Bereits seit Karfreitag wartet er im Wechsel mit seinem Kollegen Rainer Müller in einem Wohnwagen am Elbe-Lübeck-Kanal auf Kundschaft, die nach Fitzen übersetzen möchte. Doch außer ein paar Fußgängern und Autofahrern aus dem Dorf haben sich während der langen Kälteperiode noch nicht viele zum Fähranleger gewagt. Das wird jetzt anders: "Mit dem guten Wetter kommen auch die Touristen", ist Harald Richter sicher. Und die sind schließlich die Hauptkunden der Seilfähre und des Fährtaxis, einem Ruderboot, das neben der Autofähre liegt.

Doch so sehr sich der Fährmann auch auf die verspätet startende Saison freut, eine Unsicherheit begleitet ihn: Wie geht es weiter mit der Seilfähre, die seit 1900 Menschen, Fahrzeuge und Lasten über den Kanal bringt? "Bis 2016 ist der Betrieb gesichert", sagt Martin Voß, der Amtsvorsteher Büchens. Dann läuft der Vertrag zwischen dem Amt Büchen und der Stiftung "Fähre Siebeneichen" aus.

Mit 33 000 Euro im Jahr, einem Teil des von der Wasser- und Schifffahrtsverwaltung eingezahlten Stiftungskapitals, bezuschusst die Stiftung den Fährbetrieb im Moment. Das Amt Büchen gibt etwa 10 000 Euro im Jahr dazu. Die Einnahmen aus den Überfahrten reichen alleine nicht aus, um den Betrieb zu sichern. Da alle Gemeinden sparen müssen, könnten Siebeneichen und Fitzen also nach 2016 ihr touristisches Highlight verlieren. Keine schöne Vorstellung für Martin Voß. "Die Fähre ist ein wichtiger touristischer Anziehungspunkt", betont er.

Um das Aus zu verhindern, hat das Amt Büchen mit der Tourismus-Agentur HLMS Ideen entwickelt, die der Fähre Geld bringen sollen. "Zum einen wollen wir uns um Werbung und Sponsoren bemühen", erklärt Voß. So könnte die Fähre zum Beispiel ihre Innen- und Außenwände für Werbebanner vermieten. Events und Veranstaltungen rund um den Elbe-Lübeck-Kanal sollen außerdem mehr Touristen auf die Fähre locken. Zur nächsten "Kunst am Kanal"-Aktion ist ein Theaterstück auf der Fähre geplant. Eine weitere Idee ist, das Angebot der Fähre zu erweitern. "Wir überlegen, hier am Fährhaus auch einen Servicestützpunkt für Räder anzubieten", so Voß. Außerdem wird Fährmann Richter auch weiterhin Eis gegen Spenden verkaufen. "Das läuft gut. Dadurch sind im letzten Jahr etwa 1300 Euro zusammengekommen, die in den Betrieb der Fähre fließen", erzählt der Fährmann.
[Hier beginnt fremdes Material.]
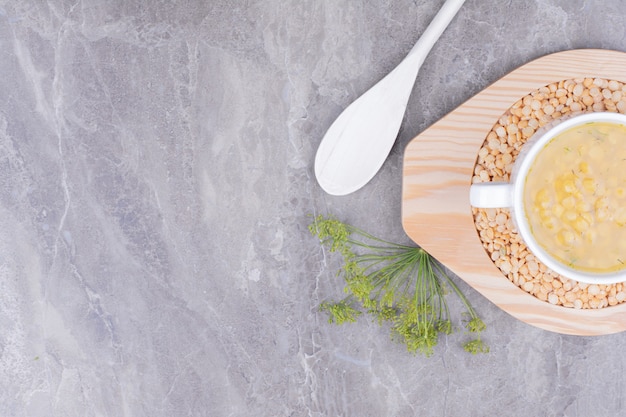 Pea beans soup in a white ceramic bowl on the marble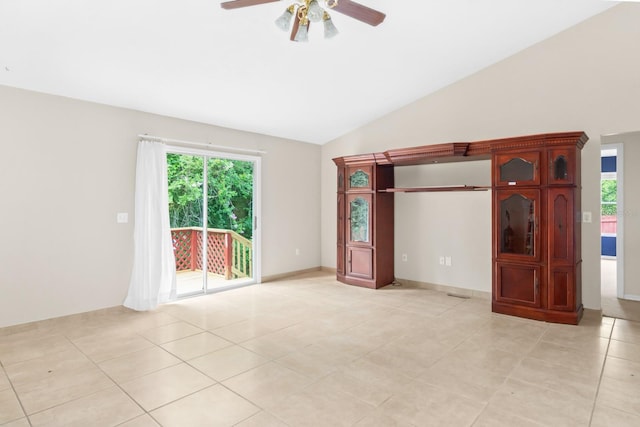 spare room with a wealth of natural light, ceiling fan, and light tile floors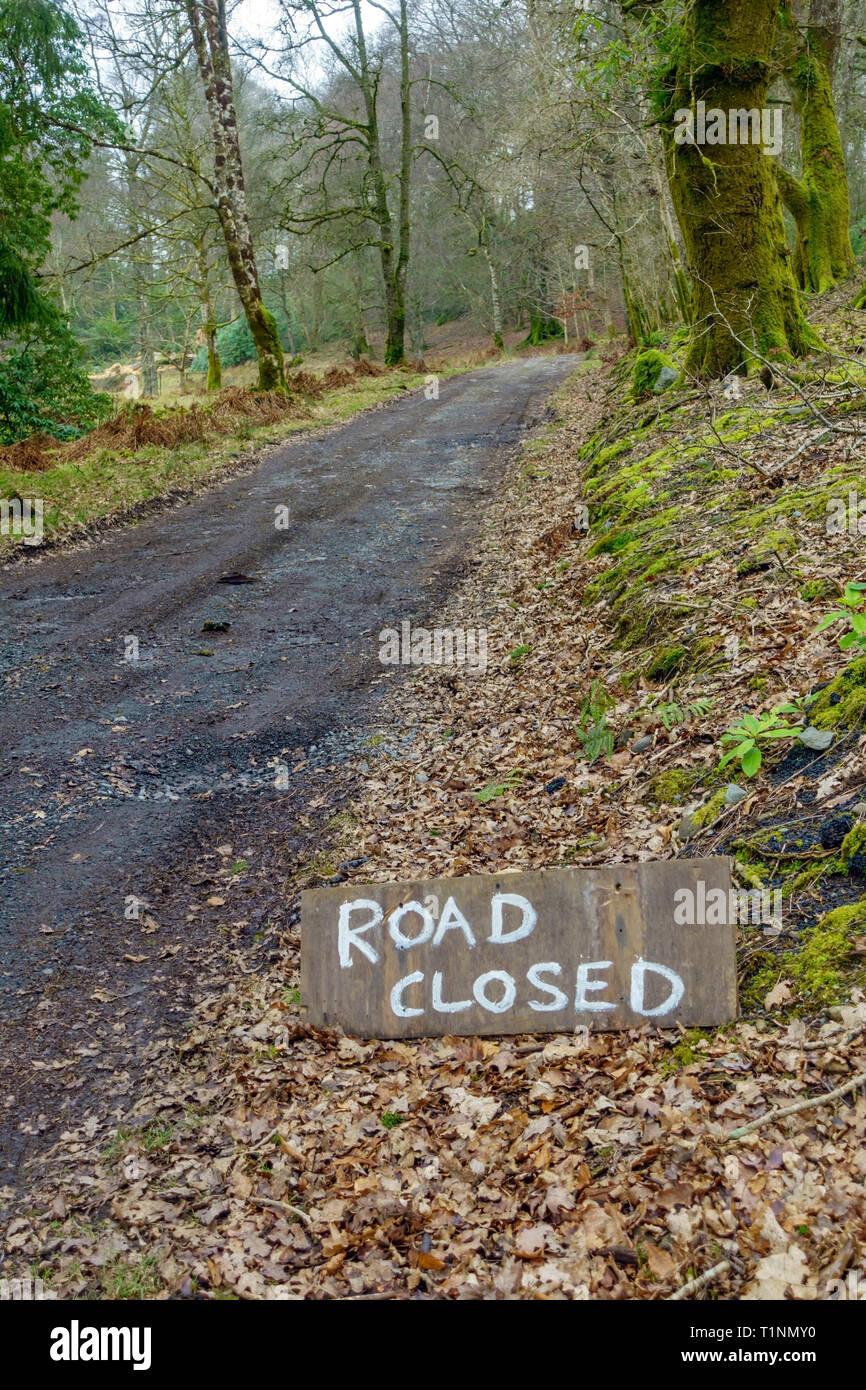 Road closed sign on narrow country road in Scotland Stock Photo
In dieser Saison wurden außerdem die Fährpreise angehoben. Statt einem Euro zahlen Erwachsene jetzt 1,50 Euro. Ein Auto samt Fahrer wird für drei Euro über den Elbe-Lübeck-Kanal gebracht. Harald Richter hofft sehr, dass all diese Maßnahmen Erfolg haben, dass aus den 6000 bis 7000 Menschen die er pro Jahr mit der Fähre transportiert noch ein paar mehr werden und er sich auch nach 2016 noch Fährmann von Siebeneichen nennen darf.

Wer mit der Seilfähre zwischen Siebeneichen und Fitzen übersetzen will, kann das bis Ende Oktober dienstags bis sonntags zwischen 9 und 19 Uhr tun.